=== Data for the task ===
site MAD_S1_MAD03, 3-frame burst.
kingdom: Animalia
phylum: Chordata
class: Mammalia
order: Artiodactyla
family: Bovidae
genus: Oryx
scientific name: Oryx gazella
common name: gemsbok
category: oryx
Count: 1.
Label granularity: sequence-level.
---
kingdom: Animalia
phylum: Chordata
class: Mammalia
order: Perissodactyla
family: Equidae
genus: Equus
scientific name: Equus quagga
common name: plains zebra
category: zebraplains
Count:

=== Exercise instructions ===
With both ends included, please retype exactly the lines from the line containing "order: Perissodactyla" to the final line of the data.

=== Solution below ===
order: Perissodactyla
family: Equidae
genus: Equus
scientific name: Equus quagga
common name: plains zebra
category: zebraplains
Count:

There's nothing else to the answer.